**Exercise description**
Please set out the material below as a numbered list, one line per item, with blank lines and picture lines left out.

---------- Exercise input ----------

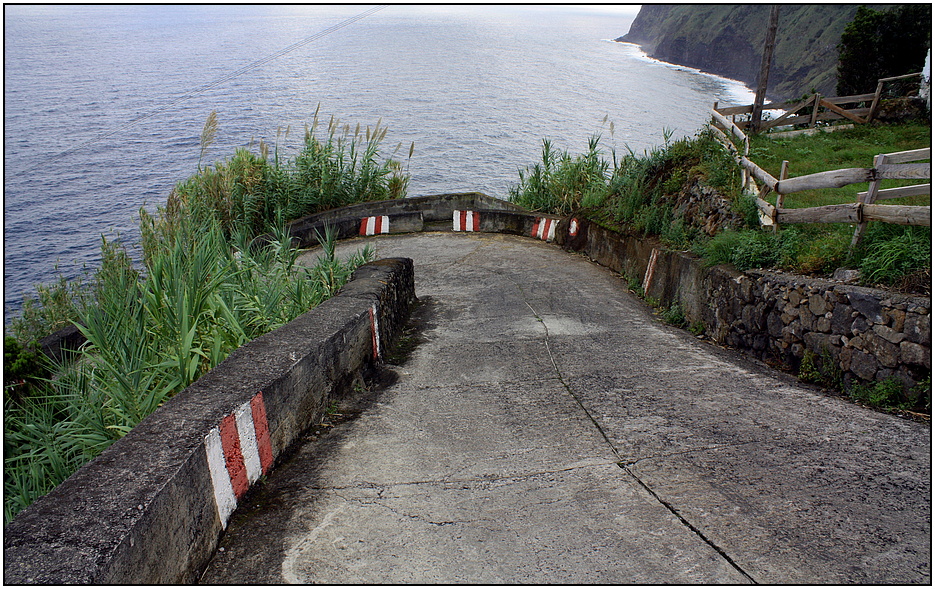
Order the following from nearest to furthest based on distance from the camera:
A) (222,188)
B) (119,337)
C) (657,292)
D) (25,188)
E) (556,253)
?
(119,337) < (657,292) < (556,253) < (222,188) < (25,188)

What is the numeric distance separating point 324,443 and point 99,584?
1.89 metres

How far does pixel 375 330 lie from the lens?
570cm

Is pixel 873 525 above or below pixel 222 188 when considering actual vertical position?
above

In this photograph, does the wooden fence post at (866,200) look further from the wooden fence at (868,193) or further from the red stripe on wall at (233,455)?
the red stripe on wall at (233,455)

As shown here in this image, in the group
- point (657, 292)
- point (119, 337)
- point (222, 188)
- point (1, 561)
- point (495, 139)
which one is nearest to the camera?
point (1, 561)

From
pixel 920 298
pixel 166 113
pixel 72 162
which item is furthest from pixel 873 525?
pixel 166 113

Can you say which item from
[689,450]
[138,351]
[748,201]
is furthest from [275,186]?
[689,450]

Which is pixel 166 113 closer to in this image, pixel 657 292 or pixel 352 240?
pixel 352 240

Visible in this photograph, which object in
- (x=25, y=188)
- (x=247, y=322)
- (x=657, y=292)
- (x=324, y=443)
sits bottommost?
(x=25, y=188)

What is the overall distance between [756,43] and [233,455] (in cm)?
8795

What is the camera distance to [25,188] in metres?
27.4

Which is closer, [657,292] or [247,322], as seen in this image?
[247,322]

----------

**Complete answer**
1. Order the following from nearest to furthest based on distance from the camera:
2. A) (222,188)
3. B) (119,337)
4. C) (657,292)
5. D) (25,188)
6. E) (556,253)
7. ?
8. (119,337) < (657,292) < (556,253) < (222,188) < (25,188)
9. What is the numeric distance separating point 324,443 and point 99,584?
10. 1.89 metres
11. How far does pixel 375 330 lie from the lens?
12. 570cm
13. Is pixel 873 525 above or below pixel 222 188 when considering actual vertical position?
14. above
15. In this photograph, does the wooden fence post at (866,200) look further from the wooden fence at (868,193) or further from the red stripe on wall at (233,455)?
16. the red stripe on wall at (233,455)
17. As shown here in this image, in the group
18. - point (657, 292)
19. - point (119, 337)
20. - point (222, 188)
21. - point (1, 561)
22. - point (495, 139)
23. which one is nearest to the camera?
24. point (1, 561)
25. From
26. pixel 920 298
27. pixel 166 113
28. pixel 72 162
29. which item is furthest from pixel 873 525?
30. pixel 166 113
31. Can you say which item from
32. [689,450]
33. [138,351]
34. [748,201]
35. is furthest from [275,186]?
36. [689,450]
37. Which is pixel 166 113 closer to in this image, pixel 657 292 or pixel 352 240?
38. pixel 352 240
39. Visible in this photograph, which object in
40. - (x=25, y=188)
41. - (x=247, y=322)
42. - (x=657, y=292)
43. - (x=324, y=443)
44. sits bottommost?
45. (x=25, y=188)
46. What is the overall distance between [756,43] and [233,455] (in cm)?
47. 8795
48. What is the camera distance to [25,188] in metres?
49. 27.4
50. Which is closer, [657,292] or [247,322], as seen in this image?
51. [247,322]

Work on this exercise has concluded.